Wielding a machete that hours earlier he used to trim trees, Tilakdharry Basdeo repeatedly slashed his wife in the master bedroom of the couple's West Boca home on July 18, 2011.
Sonawatie Sukhu survived the cuts to her arms, shoulder and neck, and later that day Basdeo, 36, confessed to the brutal attack.
So the only question for a Palm Beach County jury in Basdeo's trial on Thursday was whether it was a premeditated act of attempted first-degree murder as charged by prosecutors, the lesser offense of aggravated battery with a deadly weapon as requested by the defense, or yet another crime.
The six jurors went with the alternative, concluding after 2-1/2 hours of deliberations that Basdeo is guilty of attempted manslaughter, committed while the couple's 12-year-old daughter watched in horror.
Circuit Judge Robin Rosenberg called for a Jan. 16 hearing to schedule Basdeo's sentencing.
Basdeo, who five months ago declined a plea deal for a 13-year prison sentence, now faces up to 15 years behind bars. But by avoiding an attempted murder conviction, he no longer faces the possibility of up to life in prison.

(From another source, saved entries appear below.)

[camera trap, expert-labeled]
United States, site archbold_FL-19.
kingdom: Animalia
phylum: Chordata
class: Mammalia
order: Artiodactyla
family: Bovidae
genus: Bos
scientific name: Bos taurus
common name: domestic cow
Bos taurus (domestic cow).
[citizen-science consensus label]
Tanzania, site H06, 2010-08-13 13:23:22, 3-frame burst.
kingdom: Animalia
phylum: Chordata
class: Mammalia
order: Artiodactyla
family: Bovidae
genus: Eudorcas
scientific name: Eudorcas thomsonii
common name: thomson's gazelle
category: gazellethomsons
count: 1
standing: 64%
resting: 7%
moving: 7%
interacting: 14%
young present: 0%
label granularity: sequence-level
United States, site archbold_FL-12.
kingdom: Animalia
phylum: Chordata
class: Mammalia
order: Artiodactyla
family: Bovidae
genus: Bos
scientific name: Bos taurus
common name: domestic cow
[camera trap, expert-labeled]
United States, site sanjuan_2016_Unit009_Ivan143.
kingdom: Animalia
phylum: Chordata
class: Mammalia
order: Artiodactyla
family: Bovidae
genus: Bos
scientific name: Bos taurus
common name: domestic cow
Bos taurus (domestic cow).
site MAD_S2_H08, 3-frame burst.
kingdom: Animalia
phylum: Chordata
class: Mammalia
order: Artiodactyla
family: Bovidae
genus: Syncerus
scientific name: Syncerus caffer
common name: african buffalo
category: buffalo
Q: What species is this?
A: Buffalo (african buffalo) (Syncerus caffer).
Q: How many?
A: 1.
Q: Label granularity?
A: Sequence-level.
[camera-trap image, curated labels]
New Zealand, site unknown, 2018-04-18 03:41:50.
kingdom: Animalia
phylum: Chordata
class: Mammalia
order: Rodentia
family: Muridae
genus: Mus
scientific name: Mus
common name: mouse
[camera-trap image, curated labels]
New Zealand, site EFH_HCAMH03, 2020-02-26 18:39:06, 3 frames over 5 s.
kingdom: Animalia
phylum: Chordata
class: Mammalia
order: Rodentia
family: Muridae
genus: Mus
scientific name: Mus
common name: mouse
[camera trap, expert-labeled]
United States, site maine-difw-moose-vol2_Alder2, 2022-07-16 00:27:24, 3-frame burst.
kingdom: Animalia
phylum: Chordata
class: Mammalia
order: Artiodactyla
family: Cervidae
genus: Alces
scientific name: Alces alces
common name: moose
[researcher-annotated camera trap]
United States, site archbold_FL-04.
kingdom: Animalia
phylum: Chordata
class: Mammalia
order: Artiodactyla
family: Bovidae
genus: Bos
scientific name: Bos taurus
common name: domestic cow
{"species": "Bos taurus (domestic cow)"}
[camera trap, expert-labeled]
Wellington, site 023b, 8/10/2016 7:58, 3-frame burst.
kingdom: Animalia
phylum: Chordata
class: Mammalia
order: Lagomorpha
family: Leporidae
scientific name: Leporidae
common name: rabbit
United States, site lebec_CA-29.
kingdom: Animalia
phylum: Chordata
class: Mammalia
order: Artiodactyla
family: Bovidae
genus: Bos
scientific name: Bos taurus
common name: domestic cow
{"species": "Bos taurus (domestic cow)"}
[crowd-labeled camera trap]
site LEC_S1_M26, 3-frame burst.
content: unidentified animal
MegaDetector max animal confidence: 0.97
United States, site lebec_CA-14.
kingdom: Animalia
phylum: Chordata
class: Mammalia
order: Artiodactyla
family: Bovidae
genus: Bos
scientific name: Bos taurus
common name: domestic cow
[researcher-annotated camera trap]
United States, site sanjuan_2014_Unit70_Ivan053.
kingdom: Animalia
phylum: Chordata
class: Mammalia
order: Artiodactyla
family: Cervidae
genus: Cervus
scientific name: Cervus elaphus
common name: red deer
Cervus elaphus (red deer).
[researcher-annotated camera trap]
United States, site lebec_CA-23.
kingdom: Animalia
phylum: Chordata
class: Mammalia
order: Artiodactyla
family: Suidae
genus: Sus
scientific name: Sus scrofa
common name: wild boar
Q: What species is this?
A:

Assistant Public Defender Greg Rosenfeld argued Basdeo "lost it" and was in a "blind rage" when he sliced Sukhu eight times with the machete, after Sukhu repeatedly refused to tell her husband where she spent the previous night away from their home on Marlin Drive west of Boca Raton.
"Mr. Basdeo committed an inexcusable, terrible act," said Rosenfeld, who represented the defendant along with Assistant Public Defender Christine Geraghty. "We're not here justifying what he did."
During her closing statement, Geraghty said prosecutors failed to provide evidence Basdeo intended to kill Sukhu.
"He could have hit her in the head, the throat and abdomen," Geraghty said. "If he intended to kill her with a machete she'd be dead right now."
But Assistant State Attorneys Jen Lopez and Lindsay Brown said Basdeo, angry about his wife's secrecy, made up his mind to kill her — and nearly did so.
"He continues to slash and slash at her," Lopez told the jury, while holding Basdeo's machete in a demonstration. "He only stops when he believes she is dead."
In her rebuttal to Geraghty, Brown asked the jurors to use their common sense to arrive at the conclusion that Basdeo clearly knew what he was doing.
"He is taking a machete and aiming for her head," Brown said. "Of course he intends to kill her."
Basdeo did not testify during the two-day trial. But jurors listened to his words during a video statement to a detective and during his 911 call.
"I think I just murdered my wife," Basdeo told the operator, as he proceeded to wail loudly.
The jury of four men and two women also heard portions of a 911 call from their daughter. "Please help!" she cried.
Sukhu testified Wednesday she had been upset that her husband had been disappearing for stretches of days and nights, and she decided she was going to show him how it felt to have a missing spouse.
Sukhu said she went to a party at a friend's house on July 17, 2011 and didn't return home until after 2 p.m. the next day.
"He just kept asking where I was and I told him it was none of his business," she recalled.
Sukhu said she didn't take Basdeo seriously when he announced during a "family meeting" that he was going to the kitchen to get the cutlass — the term for a machete in their native country of Guyana.
"I thought," she said, "it was a harmless threat."